(Records of scene-based questions)
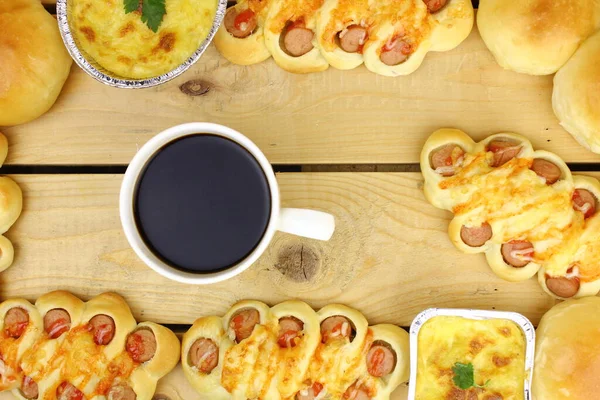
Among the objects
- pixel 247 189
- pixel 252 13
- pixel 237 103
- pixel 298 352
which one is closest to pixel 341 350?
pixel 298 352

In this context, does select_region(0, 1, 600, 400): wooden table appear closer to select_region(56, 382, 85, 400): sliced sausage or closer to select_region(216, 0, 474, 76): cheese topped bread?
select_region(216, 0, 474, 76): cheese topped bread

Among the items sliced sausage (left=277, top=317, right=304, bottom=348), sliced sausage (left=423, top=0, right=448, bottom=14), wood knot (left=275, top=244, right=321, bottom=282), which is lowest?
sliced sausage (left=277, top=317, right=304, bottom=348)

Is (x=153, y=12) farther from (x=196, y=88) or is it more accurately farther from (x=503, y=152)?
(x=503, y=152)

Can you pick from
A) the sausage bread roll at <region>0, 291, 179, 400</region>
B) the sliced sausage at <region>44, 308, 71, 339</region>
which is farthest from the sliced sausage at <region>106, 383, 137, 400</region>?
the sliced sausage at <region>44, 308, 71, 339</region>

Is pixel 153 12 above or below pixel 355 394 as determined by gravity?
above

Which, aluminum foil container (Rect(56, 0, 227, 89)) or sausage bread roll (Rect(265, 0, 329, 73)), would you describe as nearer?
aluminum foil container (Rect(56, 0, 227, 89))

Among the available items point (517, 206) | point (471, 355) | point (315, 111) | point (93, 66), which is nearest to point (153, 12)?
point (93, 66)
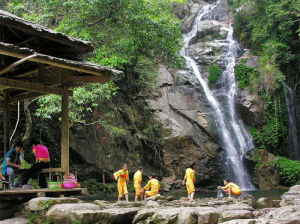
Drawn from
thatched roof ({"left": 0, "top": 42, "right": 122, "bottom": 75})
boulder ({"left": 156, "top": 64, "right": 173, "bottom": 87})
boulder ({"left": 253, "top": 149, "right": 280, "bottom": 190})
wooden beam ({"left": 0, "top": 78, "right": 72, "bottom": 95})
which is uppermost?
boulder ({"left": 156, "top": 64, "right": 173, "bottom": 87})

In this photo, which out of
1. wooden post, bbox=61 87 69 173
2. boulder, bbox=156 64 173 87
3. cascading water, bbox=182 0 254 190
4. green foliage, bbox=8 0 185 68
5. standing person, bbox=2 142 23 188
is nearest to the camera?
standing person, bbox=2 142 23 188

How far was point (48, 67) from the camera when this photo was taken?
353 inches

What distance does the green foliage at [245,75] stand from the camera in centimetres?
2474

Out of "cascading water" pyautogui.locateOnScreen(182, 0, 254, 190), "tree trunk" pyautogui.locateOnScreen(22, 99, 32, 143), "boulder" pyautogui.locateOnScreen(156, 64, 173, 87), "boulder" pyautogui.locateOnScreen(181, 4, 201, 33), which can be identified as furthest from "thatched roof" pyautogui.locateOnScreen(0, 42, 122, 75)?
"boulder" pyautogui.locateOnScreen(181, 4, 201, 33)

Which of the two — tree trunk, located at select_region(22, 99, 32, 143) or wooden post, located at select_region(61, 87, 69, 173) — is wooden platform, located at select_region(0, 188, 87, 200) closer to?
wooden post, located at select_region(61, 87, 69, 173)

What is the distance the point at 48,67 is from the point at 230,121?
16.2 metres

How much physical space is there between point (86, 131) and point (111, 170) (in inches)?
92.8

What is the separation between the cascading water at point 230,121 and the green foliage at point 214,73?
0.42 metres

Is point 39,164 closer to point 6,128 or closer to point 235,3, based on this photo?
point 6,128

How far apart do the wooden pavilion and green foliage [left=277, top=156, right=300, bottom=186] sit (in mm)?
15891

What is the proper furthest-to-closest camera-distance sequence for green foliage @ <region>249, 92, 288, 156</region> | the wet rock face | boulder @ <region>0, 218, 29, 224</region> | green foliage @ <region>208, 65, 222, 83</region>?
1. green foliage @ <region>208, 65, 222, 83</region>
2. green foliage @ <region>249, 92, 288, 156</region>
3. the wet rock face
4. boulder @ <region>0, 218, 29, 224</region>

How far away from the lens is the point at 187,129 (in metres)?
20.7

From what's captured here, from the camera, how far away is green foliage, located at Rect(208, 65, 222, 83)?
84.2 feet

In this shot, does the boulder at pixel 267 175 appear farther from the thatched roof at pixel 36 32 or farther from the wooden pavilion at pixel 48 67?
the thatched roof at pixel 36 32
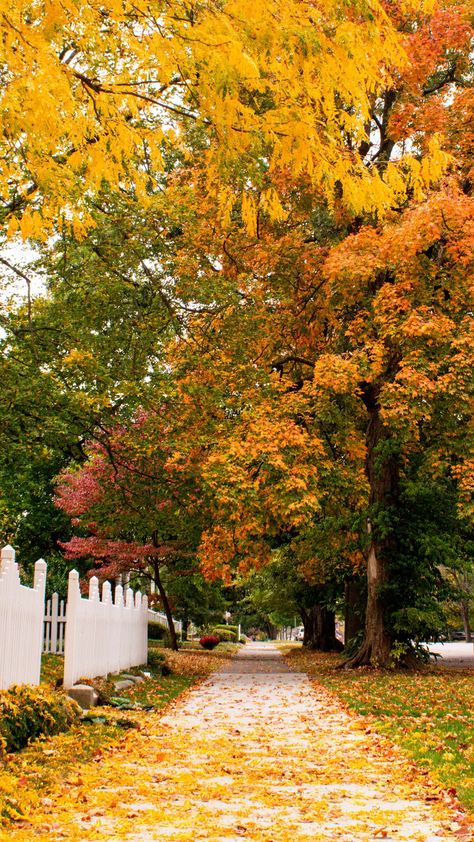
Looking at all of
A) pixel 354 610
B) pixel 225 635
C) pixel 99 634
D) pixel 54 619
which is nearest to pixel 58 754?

• **TASK DIRECTIONS**: Exactly the lines from the one with "Is point 39,164" through the end of the records should be written out, and only those. Pictures do not belong in the copy.

• **SOLUTION FOR THIS PROBLEM**:
Is point 39,164 closer to point 6,128 or closer to point 235,3, based on this photo?
point 6,128

How far apart do the wooden pavilion and green foliage [left=277, top=156, right=300, bottom=186] sit (in mm)?
15891

What is the proper furthest-to-closest camera-distance sequence for green foliage @ <region>249, 92, 288, 156</region> | the wet rock face | boulder @ <region>0, 218, 29, 224</region> | green foliage @ <region>208, 65, 222, 83</region>?
1. green foliage @ <region>208, 65, 222, 83</region>
2. green foliage @ <region>249, 92, 288, 156</region>
3. the wet rock face
4. boulder @ <region>0, 218, 29, 224</region>

How far away from the lens is the point at 187,129 (in metres)?
20.7

From what's captured here, from the camera, how far away is green foliage, located at Rect(208, 65, 222, 83)?
84.2 feet

In this shot, does the boulder at pixel 267 175 appear farther from the thatched roof at pixel 36 32 or farther from the wooden pavilion at pixel 48 67?
the thatched roof at pixel 36 32
Looking at all of
A) pixel 354 610
B) pixel 225 635
C) pixel 99 634
D) pixel 54 619
which is nearest to pixel 58 754?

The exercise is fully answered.